Amsterdam born and raised, Sean van den Steenhoven stumbled into graphic design during his time playing bass guitar in several bands. “It was, and I’m sure still is, very common to create your own visuals for upcoming shows,” he recalls. After falling in love with this DIY approach, he decided to apply for the University of the Arts Utrecht where he is now in his final year studying graphic design.
When initially starting the course, Sean was “hoping to continue creating posters for the next four years.” However, his understanding of the discipline massively changed and so his “interests really shifted from ‘making things that look cool’ to creating content that triggers.” Ranging from album covers to exhibition identities, Sean has developed a largely monochromatic aesthetic that places an emphasis on the hierarchy of typography to clearly communicate information.

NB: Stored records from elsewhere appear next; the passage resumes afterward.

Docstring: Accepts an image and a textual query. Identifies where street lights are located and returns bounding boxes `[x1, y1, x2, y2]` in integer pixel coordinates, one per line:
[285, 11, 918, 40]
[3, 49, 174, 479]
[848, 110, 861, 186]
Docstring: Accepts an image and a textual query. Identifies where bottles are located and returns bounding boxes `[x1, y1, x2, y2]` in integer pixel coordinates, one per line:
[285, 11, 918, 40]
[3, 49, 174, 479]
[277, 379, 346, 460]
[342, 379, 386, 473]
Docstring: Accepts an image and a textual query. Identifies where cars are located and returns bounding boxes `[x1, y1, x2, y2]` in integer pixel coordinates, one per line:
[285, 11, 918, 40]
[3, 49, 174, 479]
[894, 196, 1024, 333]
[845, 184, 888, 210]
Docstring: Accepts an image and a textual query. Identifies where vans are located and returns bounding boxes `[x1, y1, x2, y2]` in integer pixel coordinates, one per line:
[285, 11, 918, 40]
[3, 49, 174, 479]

“I am always really excited to see people who use their voice as a design tool,” he explains, “our voice is the most primary tool we possess to make a statement or send a message and I think it fits perfectly with the idea of the designer as auteur.” Recently, this has manifested in a series of projects taking inspiration from the non-designed aesthetic of cheap paper, stapled or folded booklets. “There’s something pure about these small independent publications that attract my attention,” he tells It’s Nice That.
Sean’s approach to graphic design was largely shaped by an internship at Barcelona-based studio, Córdova Canillas. “I was amazed by how they messed with typographical rules I was so familiar with and were still able to create beautiful designs that were authentic and true,” he explains. During his time there, Sean was able to work on the art direction for a shoot featured in Tunica magazine’s sixth issue.

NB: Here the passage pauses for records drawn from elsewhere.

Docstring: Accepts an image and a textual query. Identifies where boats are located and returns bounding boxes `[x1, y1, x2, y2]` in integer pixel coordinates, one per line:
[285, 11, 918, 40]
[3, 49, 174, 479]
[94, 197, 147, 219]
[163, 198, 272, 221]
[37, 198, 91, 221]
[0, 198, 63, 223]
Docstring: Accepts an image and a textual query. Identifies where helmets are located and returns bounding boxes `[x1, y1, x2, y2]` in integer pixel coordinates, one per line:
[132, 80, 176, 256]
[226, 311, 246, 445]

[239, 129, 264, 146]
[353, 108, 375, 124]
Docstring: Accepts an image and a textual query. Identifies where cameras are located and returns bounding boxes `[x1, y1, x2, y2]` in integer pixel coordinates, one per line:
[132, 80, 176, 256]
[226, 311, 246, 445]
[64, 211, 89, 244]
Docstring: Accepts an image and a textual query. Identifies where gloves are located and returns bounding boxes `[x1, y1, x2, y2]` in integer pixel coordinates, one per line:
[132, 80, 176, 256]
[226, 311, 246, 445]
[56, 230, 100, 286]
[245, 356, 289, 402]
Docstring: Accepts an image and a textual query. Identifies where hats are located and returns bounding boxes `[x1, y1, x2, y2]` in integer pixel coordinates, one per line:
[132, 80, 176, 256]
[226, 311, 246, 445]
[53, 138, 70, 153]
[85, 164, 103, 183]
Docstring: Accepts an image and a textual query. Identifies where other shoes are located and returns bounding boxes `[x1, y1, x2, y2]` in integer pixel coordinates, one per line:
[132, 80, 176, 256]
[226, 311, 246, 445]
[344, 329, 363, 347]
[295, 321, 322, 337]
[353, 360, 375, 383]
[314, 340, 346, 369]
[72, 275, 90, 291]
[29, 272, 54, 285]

The project was inspired by Morena, a magazine Córdova Canillas works on which focusses on the relationship between the model and photographer. For Tunica, they took this concept and commissioned two Barcelona-based photographers – Julien Punchou and Kiwi Bravo – and provided them both with the same brief. The outcome is a series of diptychs which replicate eight paintings of Venus in the photographers’ own styles. “This was the first time that I played the role of art director and designed absolutely nothing. I think that was an amazing experience and I’m super grateful Córdova Canillas gave me that opportunity,” he explains.
With his background in music, it’s only natural that Sean applies his design skills to this world. In a project that showcases Sean’s black-and-white aesthetic that values language and articulation, he designed the album artwork for Benjamin Fro. When the “philosophical rapper” approached him to design his first solo record, he initially asked Sean to design just the cover of the CD. “I told him barely anyone has a CD player anymore and that his lyrics are way more suitable for reading,” Sean explains. As a result, they decided to release the entire album in book form where “all the attention is focussed on the lyrics and the design is very simplistic.”

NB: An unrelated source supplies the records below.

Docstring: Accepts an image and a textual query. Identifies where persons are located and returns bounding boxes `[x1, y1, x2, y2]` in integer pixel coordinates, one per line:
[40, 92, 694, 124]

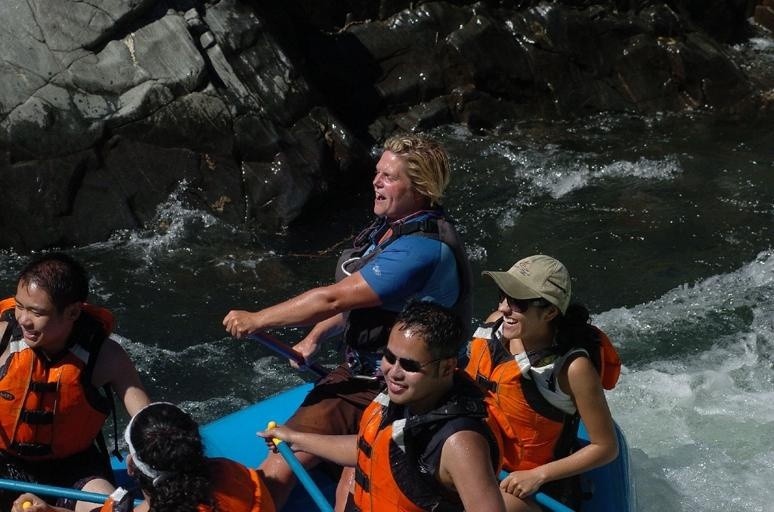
[0, 252, 152, 512]
[221, 131, 469, 512]
[464, 254, 620, 512]
[255, 300, 507, 512]
[10, 402, 275, 512]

This form of collaboration typifies Sean’s working practice: “In traditional cases, the designer has always been at the end of the process, while I find it so much more interesting to see what happens if you put the designer at the very beginning of it.” To get the best results, Sean tries to be as engaged as he can with every project from the outset, merging the content and visuals creating projects that practically design themselves.